### [Excerpt provided]
◆ ◆ ◆ ◆ ◆ ◆ ◆
Jockey Hollow, a few miles south of Morristown, New Jersey along Route 202 in Harding Township, was the site of a Continental Army encampment. It was from here that the entire Pennsylvania contingent mutinied and later, 200 New Jersey soldiers attempted to emulate them.

Fort Nonsense occupied a high hilltop overlooking Morristown, and is believed to have been the site of a signal fire and earthworks.

Ford Mansion in Morristown was the site of the "hard winter" (December 1779 – May 1780) quarters of George Washington and the Continental Army. That winter remains the coldest on record for New Jersey. Theodosia Ford, widow of Jacob Ford Jr., and her four children shared their household with Washington, his staff, including Alexander Hamilton, their servants and sometimes their family members. Martha Washington traveled from Mount Vernon to Morristown to spend the winter with her husband.

Washington's Headquarters Museum, the adjacent museum is open to the public Wednesday thru Sunday from September–June and seven days a week from July- August from 9:30 AM to 5:00 PM. The museum has three exhibit rooms and a sales area. A video production, Morristown: Where America Survived (New Jersey Network, 2009) is shown. The Ford Mansion is shown only by guided tour, which begins in the museum.
◆ ◆ ◆ ◆ ◆ ◆ ◆
### [Input data]
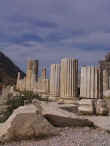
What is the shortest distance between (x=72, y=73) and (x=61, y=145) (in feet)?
25.2

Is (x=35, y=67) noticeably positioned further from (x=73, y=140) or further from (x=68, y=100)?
(x=73, y=140)

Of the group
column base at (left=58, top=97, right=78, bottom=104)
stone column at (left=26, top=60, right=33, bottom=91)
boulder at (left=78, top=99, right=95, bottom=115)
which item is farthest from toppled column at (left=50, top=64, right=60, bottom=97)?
stone column at (left=26, top=60, right=33, bottom=91)

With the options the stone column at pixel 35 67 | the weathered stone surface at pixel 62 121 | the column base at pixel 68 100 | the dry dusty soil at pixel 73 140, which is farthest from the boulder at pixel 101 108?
the stone column at pixel 35 67

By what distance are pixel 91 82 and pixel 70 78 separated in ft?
6.24

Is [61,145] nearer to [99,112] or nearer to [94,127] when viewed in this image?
[94,127]

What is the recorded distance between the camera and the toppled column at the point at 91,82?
9914 millimetres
◆ ◆ ◆ ◆ ◆ ◆ ◆
### [Assigned task 1]
From the passage on Morristown historical sites, please extract the text between "Jockey Hollow, a" and "with her husband.", inclusive.
### [Assigned task 2]
In the passage on Morristown historical sites, what video production is shown at Washington's Headquarters Museum?
### [Assigned task 3]
Carry on writing the passage on Morristown historical sites from its last sentence.

### [Exercise result 1]
Jockey Hollow, a few miles south of Morristown, New Jersey along Route 202 in Harding Township, was the site of a Continental Army encampment. It was from here that the entire Pennsylvania contingent mutinied and later, 200 New Jersey soldiers attempted to emulate them.

Fort Nonsense occupied a high hilltop overlooking Morristown, and is believed to have been the site of a signal fire and earthworks.

Ford Mansion in Morristown was the site of the "hard winter" (December 1779 – May 1780) quarters of George Washington and the Continental Army. That winter remains the coldest on record for New Jersey. Theodosia Ford, widow of Jacob Ford Jr., and her four children shared their household with Washington, his staff, including Alexander Hamilton, their servants and sometimes their family members. Martha Washington traveled from Mount Vernon to Morristown to spend the winter with her husband.

### [Exercise result 2]
Morristown: Where America Survived (New Jersey Network, 2009).

### [Exercise result 3]
The New Jersey Brigade Encampment Site is located south of Jockey Hollow in Bernardsville in Somerset County. It was the encampment for approximately 1,300 Continental Army soldiers over the 1779-1780 winter.

==Park history==
In April 1932, the National Park Service (NPS) published a report recommending that the site of the Continental Army's winter encampments in 1776-77 and 1779-80 become a Federal Historical Reserve; the report recommended including two sites, Jockey Hollow and the Ford Mansion.

In January 1933, a conference including NPS representatives, the U.S. Secretary of the Interior, and civic and business leaders from the Morris County area, drafted a bill supporting the creation of a national historical park, with "the rank and dignity equal to the scenic program in the West."

The bill for creating the Morristown National Historical Park was submitted to Congress in mid-January (H.R. 14302; S. 5469) and was supported by U.S. Secretary of the Interior Ray Lyman Wilbur, who called it "the most important park project before this department at the present time."

In March 1933, in the last days of Herbert Hoover's presidency, the 72nd Congress established Morristown as the country's first National Historical Park.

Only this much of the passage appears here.